I don't know of outstanding literature on it, but the easiest thing to cite on the eventual inefficacy of methylphenidate is this: https://pubmed.ncbi.nlm.nih.gov/17667478/ Take a glance at table 2, but the headline for the paper is that 2 in 3 of those children had no benefit from medication past 2 years.
You can make solid cases that this should be slower for XR or prodrug formulations like lisdexamfetamine, but the general trend is quite solid.
Amphetamines are TAAR1 agonists, and this is indeed a significant part of their activity, but not the largest. The point is that a higher dose of a selective agent might present a better treatment option. Interestingly methylphenidate, which shows better long-term potential, can block amphetamine's effects on dopamine efflux: https://jpet.aspetjournals.org/article/S0022-3565(24)33772-3...
Of course adjusted patients won't get a rush, but there are two ways this can go: some patients do seem to have ongoing benefits from those stimulants. A large group seem to see a more complete loss in efficacy rather than a loss of euphoria. I picked two studies that presented a more pessimistic view, but most of the literature finds that there is some gradient of the benefit patients retain, and that there's a significant proportion for whom an increased dose is required.
People have speculated on other mechanisms for bromantane's effects, sure, but sigmaergics and the underlying receptors are still not particularly well-understood. This means it's pretty hard to speculate as to whether it's a productive target, unless you're aware of some promising new characterization of its function or promising investigational literature for treating ADHD which I'm not (quite possible).

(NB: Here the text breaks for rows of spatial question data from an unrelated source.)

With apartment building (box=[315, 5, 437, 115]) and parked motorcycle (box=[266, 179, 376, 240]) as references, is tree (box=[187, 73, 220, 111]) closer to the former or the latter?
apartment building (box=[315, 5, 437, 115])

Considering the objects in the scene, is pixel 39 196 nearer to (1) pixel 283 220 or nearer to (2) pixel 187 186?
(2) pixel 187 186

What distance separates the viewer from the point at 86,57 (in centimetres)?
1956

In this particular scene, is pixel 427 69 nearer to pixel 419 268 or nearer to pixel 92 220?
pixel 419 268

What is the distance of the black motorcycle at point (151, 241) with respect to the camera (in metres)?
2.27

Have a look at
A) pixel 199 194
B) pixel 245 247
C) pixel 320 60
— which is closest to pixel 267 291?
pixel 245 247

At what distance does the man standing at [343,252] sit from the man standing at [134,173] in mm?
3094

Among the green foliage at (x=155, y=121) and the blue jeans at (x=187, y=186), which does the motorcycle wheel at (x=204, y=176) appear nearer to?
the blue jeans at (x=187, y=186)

Noradrenergic drugs can help some types of ADHD, true. I am of the opinion that the tendency to "unify" conditions (also c.f. the conception of "autism spectrum disorder" for a massively heterogeneous and polygenic issue with a correspondingly-wide range of presentations) is a mistake. The fact that some people seem to derive a lot of benefit from atomoxetine while many others don't suggests that it's a colossal mistake to treat these as the same condition.
It's an interesting problem, but I'm convinced the more treatment-resistant/tolerance-prone type of attention deficit that's likely more strongly associated with the dopaminergic system is by no means a solved or easily-solvable problem. In this context, I brought it up because that's what most closely matches with the interest of the biohacker/nootropics bro crowd.

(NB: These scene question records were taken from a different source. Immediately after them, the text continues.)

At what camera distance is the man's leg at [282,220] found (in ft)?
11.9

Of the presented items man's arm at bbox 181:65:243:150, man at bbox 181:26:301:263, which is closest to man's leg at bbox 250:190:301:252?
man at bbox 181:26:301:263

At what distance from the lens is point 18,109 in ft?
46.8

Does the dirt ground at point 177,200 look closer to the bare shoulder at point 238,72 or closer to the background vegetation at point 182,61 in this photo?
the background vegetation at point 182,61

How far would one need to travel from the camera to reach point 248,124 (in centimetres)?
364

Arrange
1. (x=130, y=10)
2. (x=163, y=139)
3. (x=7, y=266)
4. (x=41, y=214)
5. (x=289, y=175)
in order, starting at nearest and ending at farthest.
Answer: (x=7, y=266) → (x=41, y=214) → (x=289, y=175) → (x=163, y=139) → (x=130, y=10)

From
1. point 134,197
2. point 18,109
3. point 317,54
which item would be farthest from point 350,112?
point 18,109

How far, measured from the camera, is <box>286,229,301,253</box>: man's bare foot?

This is literally the misunderstanding I was talking about.
The startup euphoric effects are a side effect, not the main ADHD therapeutic function. This is the confusion that leads people off track, especially when they’re prescribed too high of a starting dose.

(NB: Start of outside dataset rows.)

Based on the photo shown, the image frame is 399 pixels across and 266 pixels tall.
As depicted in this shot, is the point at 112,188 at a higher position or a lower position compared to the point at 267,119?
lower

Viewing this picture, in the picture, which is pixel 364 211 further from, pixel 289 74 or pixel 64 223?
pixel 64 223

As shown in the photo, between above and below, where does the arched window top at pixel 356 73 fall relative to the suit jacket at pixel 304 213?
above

Taking the stimulant every day and acknowledging that it’s not supposed to be euphoric is the only way to use them for actual ADHD treatment. The attention-enhancing effects largely remain.
This is also where the “stimulant medications affect ADHD people differently” myth comes from. The real reason is that the ADHD patient has taken the med for years and doesn’t get a stimulant rush when taking it. The college student who borrows the fully-titrated dose from their friend is speeding around because they are stimulant naive.
> Direct dopamine regulation is just a crappy target for this. TAAR1 agonism may be a better target.
Amphetamine (Adderall) is a TAAR1 ligand. Guanfacine (non-stimulant ADHD medication) is as well.
> I've heard some sketchy reports that things in the class of bromantane might be good options, as it acts to epigenetically upregulate dopamine synthesis rather than altering clearance,
Bromantane is thought to upregulate expression of some genes related to dopamine, but it also might have some effects on the sigma receptor, act on a potassium channel, and it does have some dopamine reuptake inhibition though the exact amount is up for debate.
Anyway, people often equate ADHD and dopamine, but norepinephrine is actually the common thread among all ADHD medications. Like you said, there’s a lot of “dopamine deficiency” broscience on the internet that doesn’t really match the science.